> **Task to carry out**
Could you return the data below word for word, every line in the same order?

> **Exercise materials**

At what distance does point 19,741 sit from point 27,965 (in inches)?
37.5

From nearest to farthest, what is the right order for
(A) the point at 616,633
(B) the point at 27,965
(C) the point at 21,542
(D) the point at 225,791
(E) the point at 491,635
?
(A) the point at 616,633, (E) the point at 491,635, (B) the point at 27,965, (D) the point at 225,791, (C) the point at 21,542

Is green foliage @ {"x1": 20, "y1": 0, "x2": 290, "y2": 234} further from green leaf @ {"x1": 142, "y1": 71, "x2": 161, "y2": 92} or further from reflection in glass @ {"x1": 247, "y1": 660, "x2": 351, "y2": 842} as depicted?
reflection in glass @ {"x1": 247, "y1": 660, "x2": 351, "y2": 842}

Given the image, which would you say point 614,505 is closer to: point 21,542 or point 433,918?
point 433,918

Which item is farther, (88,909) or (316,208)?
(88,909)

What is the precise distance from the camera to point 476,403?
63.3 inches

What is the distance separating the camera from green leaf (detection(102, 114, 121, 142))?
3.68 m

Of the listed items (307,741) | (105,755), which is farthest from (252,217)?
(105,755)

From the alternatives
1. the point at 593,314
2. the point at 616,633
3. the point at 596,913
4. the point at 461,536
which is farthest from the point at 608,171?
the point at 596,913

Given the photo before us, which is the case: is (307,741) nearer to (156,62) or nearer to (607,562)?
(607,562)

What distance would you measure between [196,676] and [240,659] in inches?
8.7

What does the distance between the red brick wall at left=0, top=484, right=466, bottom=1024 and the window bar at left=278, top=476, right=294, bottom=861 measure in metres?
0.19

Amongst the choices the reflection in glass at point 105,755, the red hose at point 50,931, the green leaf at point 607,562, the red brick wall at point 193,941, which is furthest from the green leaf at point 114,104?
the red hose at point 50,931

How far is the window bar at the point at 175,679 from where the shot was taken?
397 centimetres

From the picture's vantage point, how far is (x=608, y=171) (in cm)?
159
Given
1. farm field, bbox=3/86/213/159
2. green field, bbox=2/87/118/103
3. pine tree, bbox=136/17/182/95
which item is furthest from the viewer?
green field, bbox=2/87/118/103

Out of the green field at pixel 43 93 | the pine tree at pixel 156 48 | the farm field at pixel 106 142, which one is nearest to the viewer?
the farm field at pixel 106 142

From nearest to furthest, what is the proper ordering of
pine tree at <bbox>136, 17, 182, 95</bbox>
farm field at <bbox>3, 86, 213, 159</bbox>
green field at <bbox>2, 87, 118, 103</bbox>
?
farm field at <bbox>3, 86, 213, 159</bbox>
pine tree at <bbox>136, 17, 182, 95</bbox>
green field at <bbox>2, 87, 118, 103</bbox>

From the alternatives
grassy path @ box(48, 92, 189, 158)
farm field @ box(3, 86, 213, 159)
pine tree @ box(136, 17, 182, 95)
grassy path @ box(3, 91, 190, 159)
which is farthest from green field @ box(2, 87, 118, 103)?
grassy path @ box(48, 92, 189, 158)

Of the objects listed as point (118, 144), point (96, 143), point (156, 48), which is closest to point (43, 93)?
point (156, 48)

> **Worked solution**
At what distance does point 19,741 sit from point 27,965 (in inches)?
37.5

From nearest to farthest, what is the right order for
(A) the point at 616,633
(B) the point at 27,965
(C) the point at 21,542
(D) the point at 225,791
(E) the point at 491,635
?
(A) the point at 616,633, (E) the point at 491,635, (B) the point at 27,965, (D) the point at 225,791, (C) the point at 21,542

Is green foliage @ {"x1": 20, "y1": 0, "x2": 290, "y2": 234} further from green leaf @ {"x1": 142, "y1": 71, "x2": 161, "y2": 92} or further from reflection in glass @ {"x1": 247, "y1": 660, "x2": 351, "y2": 842} as depicted?
reflection in glass @ {"x1": 247, "y1": 660, "x2": 351, "y2": 842}

Given the image, which would you say point 614,505 is closer to: point 21,542 or point 433,918?
point 433,918

Which item is farther, (88,909) or (316,208)?
(88,909)

What is the precise distance from the camera to point 476,403?
63.3 inches

What is the distance separating the camera from green leaf (detection(102, 114, 121, 142))?
3.68 m

Of the listed items (307,741) | (105,755), which is farthest from (252,217)?
(105,755)

From the alternatives
1. the point at 593,314
2. the point at 616,633
3. the point at 596,913
4. the point at 461,536
which is farthest from the point at 608,171?
the point at 596,913

Given the photo before us, which is the case: is (307,741) nearer to (156,62) or nearer to (607,562)?
(607,562)

What distance would you measure between [196,676] and [240,659] in inches?
8.7

What does the distance between the red brick wall at left=0, top=484, right=466, bottom=1024 and the window bar at left=278, top=476, right=294, bottom=861 measure in metres?
0.19

Amongst the choices the reflection in glass at point 105,755, the red hose at point 50,931, the green leaf at point 607,562, the red brick wall at point 193,941, which is furthest from the green leaf at point 114,104?
the red hose at point 50,931

How far is the window bar at the point at 175,679 from where the shot was taken?
397 centimetres

From the picture's vantage point, how far is (x=608, y=171) (in cm)?
159
Given
1. farm field, bbox=3/86/213/159
2. green field, bbox=2/87/118/103
3. pine tree, bbox=136/17/182/95
which item is furthest from the viewer?
green field, bbox=2/87/118/103

Out of the green field at pixel 43 93 | the pine tree at pixel 156 48 | the farm field at pixel 106 142, which one is nearest to the viewer?
the farm field at pixel 106 142

From nearest to furthest, what is the proper ordering of
pine tree at <bbox>136, 17, 182, 95</bbox>
farm field at <bbox>3, 86, 213, 159</bbox>
green field at <bbox>2, 87, 118, 103</bbox>
?
farm field at <bbox>3, 86, 213, 159</bbox>
pine tree at <bbox>136, 17, 182, 95</bbox>
green field at <bbox>2, 87, 118, 103</bbox>

From the alternatives
grassy path @ box(48, 92, 189, 158)
farm field @ box(3, 86, 213, 159)
pine tree @ box(136, 17, 182, 95)
grassy path @ box(3, 91, 190, 159)
which is farthest from green field @ box(2, 87, 118, 103)?
grassy path @ box(48, 92, 189, 158)

Of the objects listed as point (118, 144), point (96, 143), point (156, 48), which is closest to point (43, 93)?
point (156, 48)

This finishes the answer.